Identify values: $PV = 5000$, $r = 4.5$, $n = 12$ (monthly), $t = 8$

Apply formula: $FV = 5000\!\left(1+\dfrac{4.5}{100 \times 12}\right)^{12 \times 8} = 5000(1.00375)^{96}$

Calculate: $(1.00375)^{96} \approx 1.4326$, so $FV \approx 5000 \times 1.4326 \approx \$7163.10$

Loans and Amortization

For a loan of amount $L$ at monthly interest rate $i = r/(100 \times 12)$ paid over $N$ monthly payments, the regular payment $P$ is:

$$P = \frac{Li}{1-(1+i)^{-N}}$$

In the IB AI course, the GDC TVM (Time Value of Money) solver is used for all financial calculations. You must know which values to enter into $N$, $I\%$, $PV$, $PMT$, and $FV$.

Worked Example 2

Loan Repayment: Monthly Installments

Ben takes a \$15,000 car loan at 6% per year, compounded monthly, to be repaid over 5 years. Find the monthly payment and total interest paid.

Parameters: $L=15000$, $i = 6/(100\times12) = 0.005$, $N = 60$ months

Monthly payment: $P = \dfrac{15000 \times 0.005}{1-(1.005)^{-60}} = \dfrac{75}{1-0.7414} = \dfrac{75}{0.2586} \approx \$289.99$

Total paid: $60 \times 289.99 = \$17,399.40$. Total interest $= 17399.40 - 15000 = \$2399.40$.

Worked Example 3

Annuity: Regular Savings Plan

Clara saves \$200 per month in an account earning 3% per year, compounded monthly. How much does she have after 10 years?

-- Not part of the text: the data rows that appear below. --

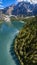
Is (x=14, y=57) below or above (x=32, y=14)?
below

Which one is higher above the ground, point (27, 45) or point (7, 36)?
point (7, 36)

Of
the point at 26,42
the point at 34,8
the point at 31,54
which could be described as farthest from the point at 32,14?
the point at 31,54

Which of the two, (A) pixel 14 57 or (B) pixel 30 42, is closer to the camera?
(A) pixel 14 57

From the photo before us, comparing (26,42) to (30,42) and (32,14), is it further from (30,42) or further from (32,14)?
(32,14)

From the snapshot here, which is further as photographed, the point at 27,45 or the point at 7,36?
the point at 7,36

Geometric series approach: Each payment earns compound interest. Monthly rate $i = 0.0025$, $N = 120$ payments.

Future value of annuity: $FV = PMT \times \dfrac{(1+i)^N - 1}{i} = 200 \times \dfrac{(1.0025)^{120}-1}{0.0025}$

Calculate: $(1.0025)^{120} \approx 1.3494$, so $FV = 200 \times \dfrac{0.3494}{0.0025} = 200 \times 139.76 \approx \$27,952$

GDC Note (AI Students): Use the TVM solver on your GDC for all financial calculations. Set $PV$ as negative (outflow) and $FV$ as positive (inflow) or vice versa depending on the context. The GDC handles the sign convention automatically in most models.

Practice Problems

Q1. An investment of \$3000 grows to \$4500 over 6 years with annual compounding. Find the annual interest rate.

Show Solution

$4500 = 3000(1+r/100)^6 \Rightarrow (1+r/100)^6 = 1.5$

$1+r/100 = 1.5^{1/6} = 1.0699$ so $r \approx 6.99\%$

Q2. A mortgage of \$250,000 is taken at 5% annual interest, compounded monthly, for 25 years. Find the monthly payment.

Show Solution

$i = 0.05/12 \approx 0.004167$, $N = 300$.

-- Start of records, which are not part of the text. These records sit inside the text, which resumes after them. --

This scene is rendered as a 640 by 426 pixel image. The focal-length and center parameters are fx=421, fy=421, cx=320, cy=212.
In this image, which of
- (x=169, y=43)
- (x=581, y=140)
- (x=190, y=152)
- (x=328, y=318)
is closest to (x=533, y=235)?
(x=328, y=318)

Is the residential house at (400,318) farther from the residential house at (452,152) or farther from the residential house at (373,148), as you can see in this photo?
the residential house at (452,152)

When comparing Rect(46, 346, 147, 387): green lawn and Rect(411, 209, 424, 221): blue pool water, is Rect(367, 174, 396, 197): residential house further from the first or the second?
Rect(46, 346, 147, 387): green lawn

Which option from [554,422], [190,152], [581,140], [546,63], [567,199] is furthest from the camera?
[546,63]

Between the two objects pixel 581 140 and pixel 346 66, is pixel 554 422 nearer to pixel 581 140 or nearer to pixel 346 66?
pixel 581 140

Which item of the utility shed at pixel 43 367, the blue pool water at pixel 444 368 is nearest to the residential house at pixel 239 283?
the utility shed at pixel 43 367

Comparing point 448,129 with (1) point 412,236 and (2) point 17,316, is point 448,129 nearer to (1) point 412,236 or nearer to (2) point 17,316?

$P = \dfrac{250000 \times 0.004167}{1-(1.004167)^{-300}} = \dfrac{1041.7}{1-0.2873} \approx \dfrac{1041.7}{0.7127} \approx \$1461.88$

Q3. A sequence of annual salaries starts at \$45,000 and increases by 3% each year. What is the total earned over 10 years?

Show Solution

Geometric series: $u_1 = 45000$, $r = 1.03$, $n = 10$.

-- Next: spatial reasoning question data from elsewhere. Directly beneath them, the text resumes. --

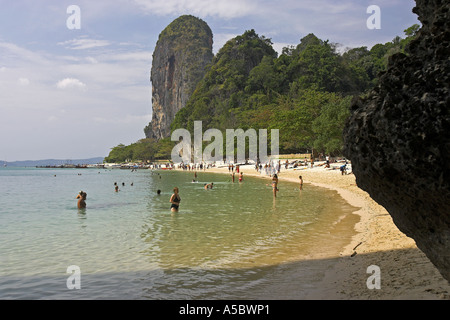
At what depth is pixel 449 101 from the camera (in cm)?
361

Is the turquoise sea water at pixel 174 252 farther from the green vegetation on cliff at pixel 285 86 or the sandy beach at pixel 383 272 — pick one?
the green vegetation on cliff at pixel 285 86

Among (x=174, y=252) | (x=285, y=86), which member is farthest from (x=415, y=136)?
(x=285, y=86)

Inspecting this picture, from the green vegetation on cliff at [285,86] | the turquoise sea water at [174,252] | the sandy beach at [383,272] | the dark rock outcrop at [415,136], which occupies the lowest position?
the turquoise sea water at [174,252]

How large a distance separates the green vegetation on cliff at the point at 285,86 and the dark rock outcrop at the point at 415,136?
5280cm

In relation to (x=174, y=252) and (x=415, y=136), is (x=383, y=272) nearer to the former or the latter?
(x=415, y=136)

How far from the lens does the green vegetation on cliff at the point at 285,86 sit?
2913 inches

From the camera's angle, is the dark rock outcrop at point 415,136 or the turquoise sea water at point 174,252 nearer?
the dark rock outcrop at point 415,136

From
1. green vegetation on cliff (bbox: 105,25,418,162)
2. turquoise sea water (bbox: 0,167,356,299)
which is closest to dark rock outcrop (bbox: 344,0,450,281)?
turquoise sea water (bbox: 0,167,356,299)

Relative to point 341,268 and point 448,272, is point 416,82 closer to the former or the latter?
point 448,272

$S_{10} = \dfrac{45000(1.03^{10}-1)}{0.03} = \dfrac{45000(1.3439-1)}{0.03} = \dfrac{45000 \times 0.3439}{0.03} \approx \$515,850$

4. Exam Tips

Always state whether interest is compounded annually, monthly, or daily — this changes $n$ in the formula.
When using GDC TVM, set $P/Y$ and $C/Y$ correctly (payments per year and compounding periods per year).
Percentage error questions require careful identification of which value is "exact" and which is "approximate."
For loans: the outstanding balance at any point can be found using TVM with the remaining number of payments.